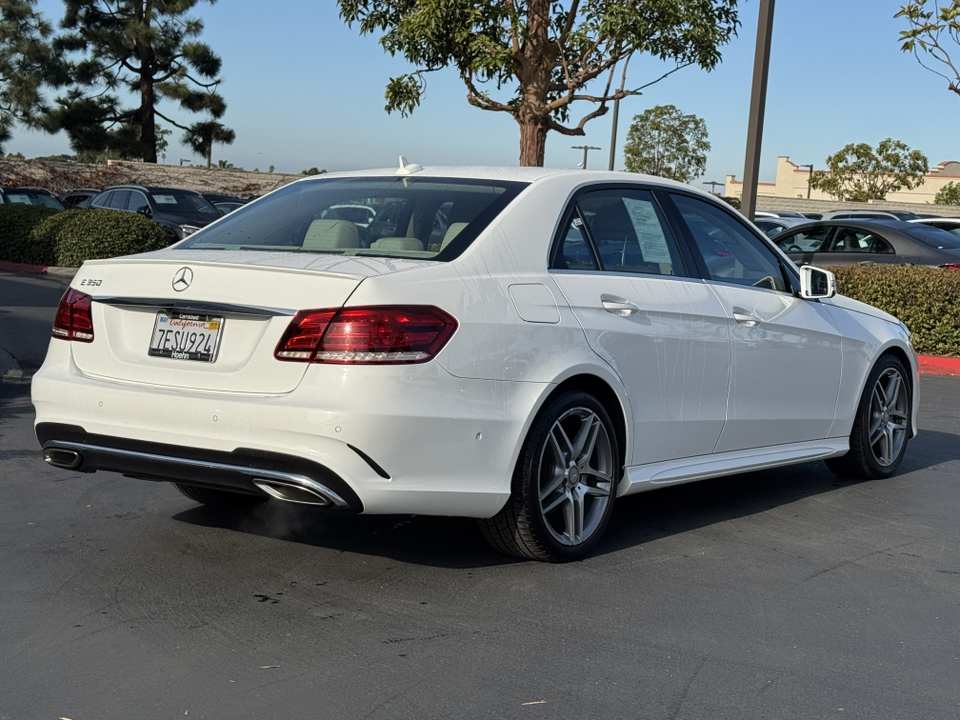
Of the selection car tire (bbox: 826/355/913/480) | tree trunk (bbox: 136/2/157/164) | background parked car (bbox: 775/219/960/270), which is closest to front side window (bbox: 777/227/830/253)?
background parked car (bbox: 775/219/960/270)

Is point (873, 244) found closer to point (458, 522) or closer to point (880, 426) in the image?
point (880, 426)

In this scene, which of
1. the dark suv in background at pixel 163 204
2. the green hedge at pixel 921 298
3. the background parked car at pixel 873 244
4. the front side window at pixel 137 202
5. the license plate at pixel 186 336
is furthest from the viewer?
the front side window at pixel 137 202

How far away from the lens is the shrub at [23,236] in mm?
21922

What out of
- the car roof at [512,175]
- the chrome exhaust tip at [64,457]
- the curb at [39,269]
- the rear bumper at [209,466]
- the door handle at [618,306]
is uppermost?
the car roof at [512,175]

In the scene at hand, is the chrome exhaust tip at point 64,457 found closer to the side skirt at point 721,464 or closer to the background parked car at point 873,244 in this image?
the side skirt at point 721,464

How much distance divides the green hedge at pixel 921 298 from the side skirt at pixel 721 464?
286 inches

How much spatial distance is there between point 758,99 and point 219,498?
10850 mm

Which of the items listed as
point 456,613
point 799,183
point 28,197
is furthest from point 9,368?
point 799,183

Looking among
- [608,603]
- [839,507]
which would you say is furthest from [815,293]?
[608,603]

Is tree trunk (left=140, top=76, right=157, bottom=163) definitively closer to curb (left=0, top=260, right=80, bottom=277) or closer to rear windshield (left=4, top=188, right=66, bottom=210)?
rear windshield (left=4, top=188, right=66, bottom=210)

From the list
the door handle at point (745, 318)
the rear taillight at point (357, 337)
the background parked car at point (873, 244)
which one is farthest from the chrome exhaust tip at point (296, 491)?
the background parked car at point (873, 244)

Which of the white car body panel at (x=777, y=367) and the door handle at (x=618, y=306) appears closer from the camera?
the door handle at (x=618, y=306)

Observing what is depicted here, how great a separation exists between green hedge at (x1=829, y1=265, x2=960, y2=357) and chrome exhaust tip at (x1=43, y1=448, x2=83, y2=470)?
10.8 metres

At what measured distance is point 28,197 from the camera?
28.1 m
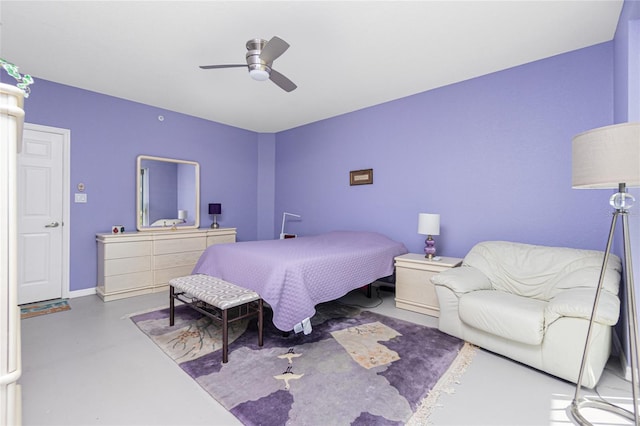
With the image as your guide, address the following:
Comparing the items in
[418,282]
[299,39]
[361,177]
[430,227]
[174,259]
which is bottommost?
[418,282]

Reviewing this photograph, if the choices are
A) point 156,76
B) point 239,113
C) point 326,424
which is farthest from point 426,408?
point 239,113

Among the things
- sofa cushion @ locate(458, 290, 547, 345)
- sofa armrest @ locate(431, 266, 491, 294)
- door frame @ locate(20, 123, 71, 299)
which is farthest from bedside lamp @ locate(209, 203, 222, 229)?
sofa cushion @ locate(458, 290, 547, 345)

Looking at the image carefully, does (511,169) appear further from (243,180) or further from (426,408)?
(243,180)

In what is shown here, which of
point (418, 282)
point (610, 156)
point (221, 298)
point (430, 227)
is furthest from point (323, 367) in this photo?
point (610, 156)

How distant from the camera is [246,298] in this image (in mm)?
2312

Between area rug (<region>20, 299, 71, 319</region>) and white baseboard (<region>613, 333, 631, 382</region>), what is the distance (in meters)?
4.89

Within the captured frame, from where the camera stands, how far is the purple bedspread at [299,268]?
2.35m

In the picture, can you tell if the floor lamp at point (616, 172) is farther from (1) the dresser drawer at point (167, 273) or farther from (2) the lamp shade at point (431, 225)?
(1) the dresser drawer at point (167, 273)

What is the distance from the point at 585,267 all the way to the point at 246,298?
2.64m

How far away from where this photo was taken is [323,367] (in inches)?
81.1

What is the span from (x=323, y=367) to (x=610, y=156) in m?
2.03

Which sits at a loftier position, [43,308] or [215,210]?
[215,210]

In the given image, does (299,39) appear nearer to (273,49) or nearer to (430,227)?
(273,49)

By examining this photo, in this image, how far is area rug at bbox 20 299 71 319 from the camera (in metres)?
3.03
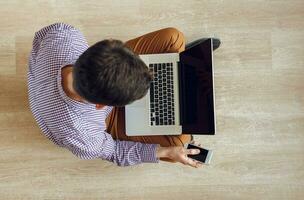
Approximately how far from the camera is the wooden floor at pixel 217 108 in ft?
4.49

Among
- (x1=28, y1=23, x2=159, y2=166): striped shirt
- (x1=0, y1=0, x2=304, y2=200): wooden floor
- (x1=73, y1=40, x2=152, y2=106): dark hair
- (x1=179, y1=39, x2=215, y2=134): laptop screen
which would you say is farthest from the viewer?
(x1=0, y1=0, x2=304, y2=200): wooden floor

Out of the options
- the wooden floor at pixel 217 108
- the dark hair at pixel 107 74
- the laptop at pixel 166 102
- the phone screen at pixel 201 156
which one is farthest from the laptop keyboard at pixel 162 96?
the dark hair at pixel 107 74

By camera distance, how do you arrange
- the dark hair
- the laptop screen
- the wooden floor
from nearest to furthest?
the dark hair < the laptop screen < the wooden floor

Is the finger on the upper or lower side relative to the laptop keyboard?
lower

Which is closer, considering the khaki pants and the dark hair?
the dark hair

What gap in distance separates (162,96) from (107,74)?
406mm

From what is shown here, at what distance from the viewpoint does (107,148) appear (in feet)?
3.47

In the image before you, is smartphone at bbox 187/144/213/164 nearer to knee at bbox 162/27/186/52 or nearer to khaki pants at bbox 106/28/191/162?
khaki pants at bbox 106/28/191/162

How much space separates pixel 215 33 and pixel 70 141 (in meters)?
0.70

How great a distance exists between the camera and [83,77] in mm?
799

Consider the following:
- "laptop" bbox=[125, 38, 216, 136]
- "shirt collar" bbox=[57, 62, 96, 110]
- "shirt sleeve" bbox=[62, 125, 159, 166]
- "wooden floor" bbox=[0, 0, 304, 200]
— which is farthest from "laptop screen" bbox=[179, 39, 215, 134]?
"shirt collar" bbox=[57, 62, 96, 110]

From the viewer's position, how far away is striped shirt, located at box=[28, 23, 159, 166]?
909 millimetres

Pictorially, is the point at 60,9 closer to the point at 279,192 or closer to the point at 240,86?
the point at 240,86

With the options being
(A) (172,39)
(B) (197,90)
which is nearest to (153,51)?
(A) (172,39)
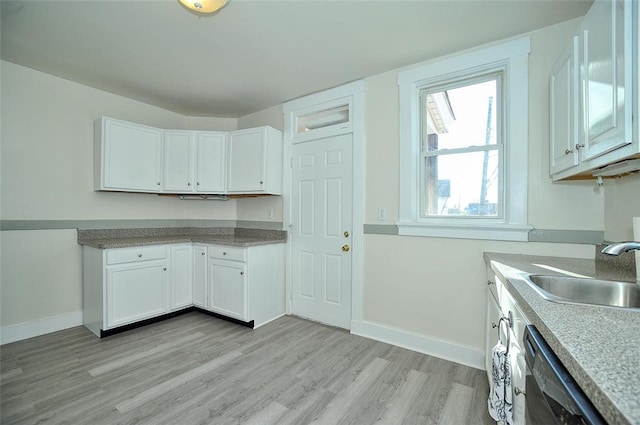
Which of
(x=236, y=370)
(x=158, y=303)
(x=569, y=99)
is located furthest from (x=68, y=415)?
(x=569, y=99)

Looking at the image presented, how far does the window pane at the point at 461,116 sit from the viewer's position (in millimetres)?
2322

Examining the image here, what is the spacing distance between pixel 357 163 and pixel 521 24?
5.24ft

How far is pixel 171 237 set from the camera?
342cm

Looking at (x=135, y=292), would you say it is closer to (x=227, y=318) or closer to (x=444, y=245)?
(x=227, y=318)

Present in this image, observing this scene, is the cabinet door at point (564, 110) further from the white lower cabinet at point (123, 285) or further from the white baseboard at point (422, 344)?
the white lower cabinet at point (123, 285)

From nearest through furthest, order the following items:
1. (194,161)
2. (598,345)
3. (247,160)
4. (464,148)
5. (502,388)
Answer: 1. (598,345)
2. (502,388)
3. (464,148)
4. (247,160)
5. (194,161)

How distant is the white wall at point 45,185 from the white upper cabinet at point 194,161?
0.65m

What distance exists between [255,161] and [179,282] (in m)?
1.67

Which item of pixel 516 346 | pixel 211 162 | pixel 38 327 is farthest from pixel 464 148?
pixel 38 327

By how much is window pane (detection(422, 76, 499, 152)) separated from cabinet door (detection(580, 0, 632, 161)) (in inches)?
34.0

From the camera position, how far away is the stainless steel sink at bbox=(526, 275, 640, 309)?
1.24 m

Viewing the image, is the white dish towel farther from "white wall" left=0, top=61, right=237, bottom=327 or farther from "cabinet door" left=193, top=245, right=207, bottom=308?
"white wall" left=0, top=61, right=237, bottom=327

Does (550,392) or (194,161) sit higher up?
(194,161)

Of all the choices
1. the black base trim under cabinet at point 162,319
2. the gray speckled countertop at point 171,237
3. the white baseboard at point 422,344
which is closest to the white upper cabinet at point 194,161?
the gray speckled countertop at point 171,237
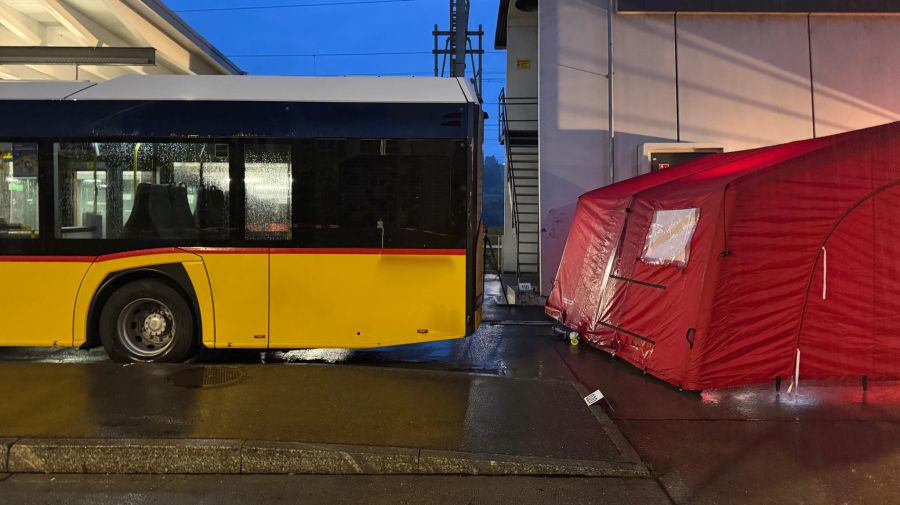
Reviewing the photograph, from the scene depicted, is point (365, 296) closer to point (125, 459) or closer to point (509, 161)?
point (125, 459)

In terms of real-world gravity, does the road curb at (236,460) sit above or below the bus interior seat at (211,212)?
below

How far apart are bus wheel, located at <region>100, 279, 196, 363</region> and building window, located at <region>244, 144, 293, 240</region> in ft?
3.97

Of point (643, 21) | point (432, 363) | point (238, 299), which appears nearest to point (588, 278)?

+--

Task goal - Copy the stretch from the line containing "Which item of" through the end of the items exactly, leaving out the picture markers.

Result of the task -
Which item of pixel 516 346 | pixel 211 162 | pixel 38 327 is farthest from pixel 464 148?
pixel 38 327

By how much is window pane (detection(422, 76, 499, 152)) separated from cabinet door (detection(580, 0, 632, 161)) (in inches)?
34.0

From the camera position, how far away is the stainless steel sink at bbox=(526, 275, 640, 309)?
1.24 m

Viewing the image, is the white dish towel farther from "white wall" left=0, top=61, right=237, bottom=327 or farther from "cabinet door" left=193, top=245, right=207, bottom=308?
"white wall" left=0, top=61, right=237, bottom=327

Does (550,392) or (194,161) sit higher up?
(194,161)

Of all the choices
1. the black base trim under cabinet at point 162,319
2. the gray speckled countertop at point 171,237
3. the white baseboard at point 422,344
which is closest to the white upper cabinet at point 194,161?
the gray speckled countertop at point 171,237
Reviewing the photograph, from the scene depicted, is point (365, 296) closer to point (125, 459) or closer to point (509, 161)?
point (125, 459)

In terms of real-world gravity, does the road curb at (236,460) sit above or below the bus interior seat at (211,212)?
below

How far apart are bus wheel, located at <region>100, 279, 196, 363</region> and building window, located at <region>244, 144, 293, 240</region> in ft?
3.97

Of point (643, 21) | point (432, 363) | point (238, 299), which appears nearest to point (588, 278)?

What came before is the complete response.